Bucks This Big Will Make Any Hunter Quiver in Their Camo
|Rack Report Details
|Time of Year:
|November 3, 2016
|Lee County Iowa
There are a lot of deer hunters in America. But there are few who spend as much time in the outdoors as much as Grant Olson of Whitetail Properties. He loves deer hunting. And his hard work and effort was rewarded this season with a giant Iowa buck.
This is the first year the deer had made the shoot list, Olson said. EHD has impacted our farm since 2013, and this is the first year since then we have had mature deer to hunt. We let the deer have a free pass last year, except during youth season [when] we had a youth hunter in. He was getting ready to kill this buck and he winded him. We [found] his sheds in March of this year. I had seen this deer in the same hay field seven days prior. I [received] pictures of this buck from June until November 2, the day before I harvested him. It has been neat to watch him mature.
I'm sure it was. It's always intriguing to watch as deer age from one year to the next and how their antlers change each season. It's all part of the stewardship process.

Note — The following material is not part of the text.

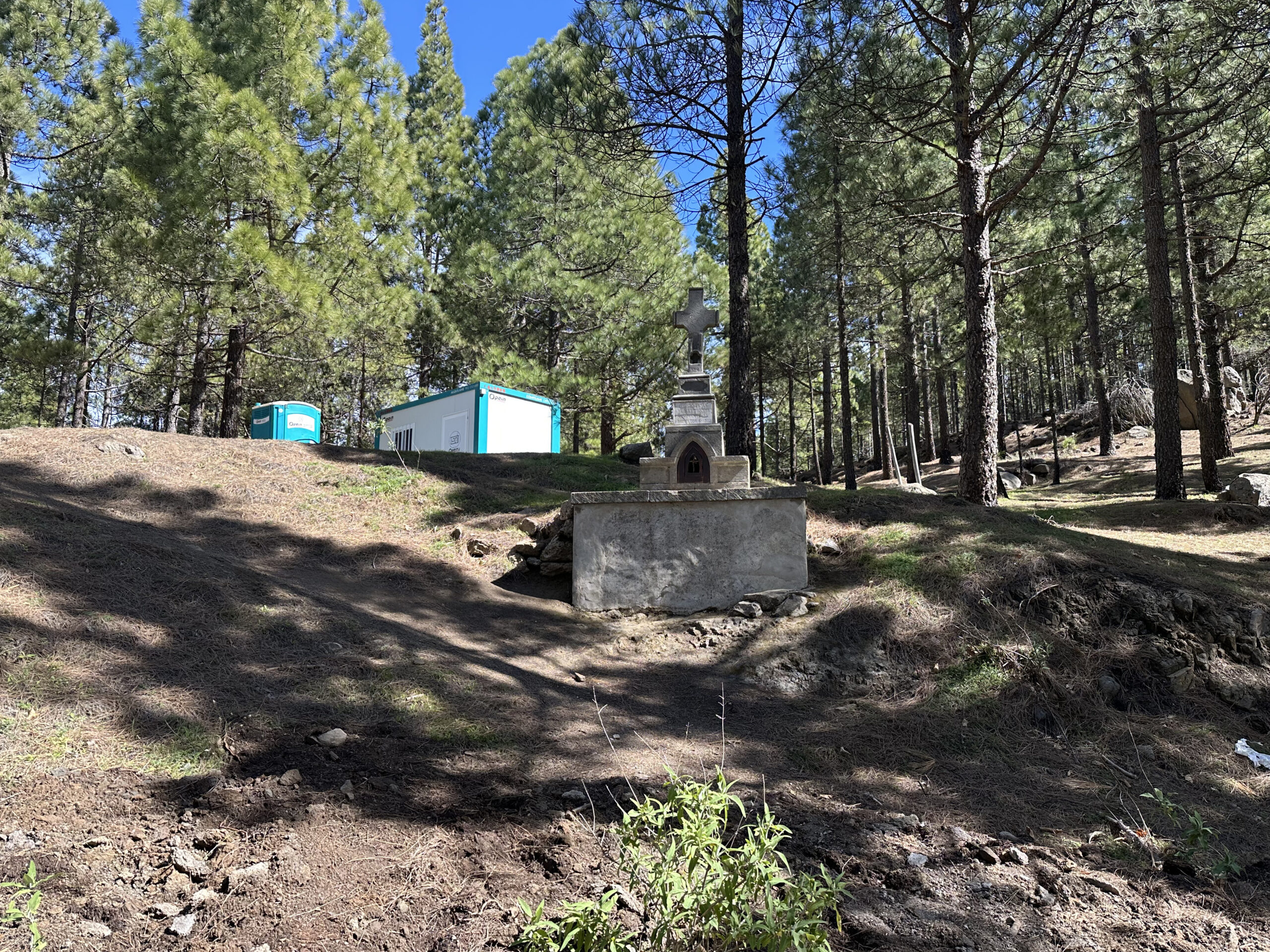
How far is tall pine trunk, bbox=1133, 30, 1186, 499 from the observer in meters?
11.1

The deer has a 12½-inch G2 on his right side, which is something you see from a long way away, Olson said. He also has a common base point G3 on the deer's left side. That point can get hidden depending on the angle you have. We actually thought this deer was a different deer most of the summer because of the common base point, until that deer showed up in early October. This deer owned the west side of our farm, and was not afraid to show anyone who challenged him.
Dominant as he was, it proved no match for Olson on the day of the hunt. Pressure was rising behind a low pressure system. Rain had just stopped during the early, pre-dawn hours. Low clouds became visible as daylight broke. The wind was about 5 to 10 MPH out of the northwest. And Olson had a great setup. The conditions were stacked against the big buck.
The stand [was] in a large white oak tree, next to a pinched-down hay field, Olson said. There is a large cedar thicket on the other side of the hay field pinch. The wind was NNW, and I expected deer movement any direction north of me. The entrance to the stand [was] quiet around a tall CRP field, [and] the wind [was] in my face.
The shot was what you hope [for], Olson said. [It was] 20 yards completely broadside in a wide-open shooting lane. The shot placement was a double-lung shot. The blood trail was strong. The deer ran 50 yards and expired within sight of my stand. This [was] one of those rare times that [I went] into a set expecting to see that deer and harvested him.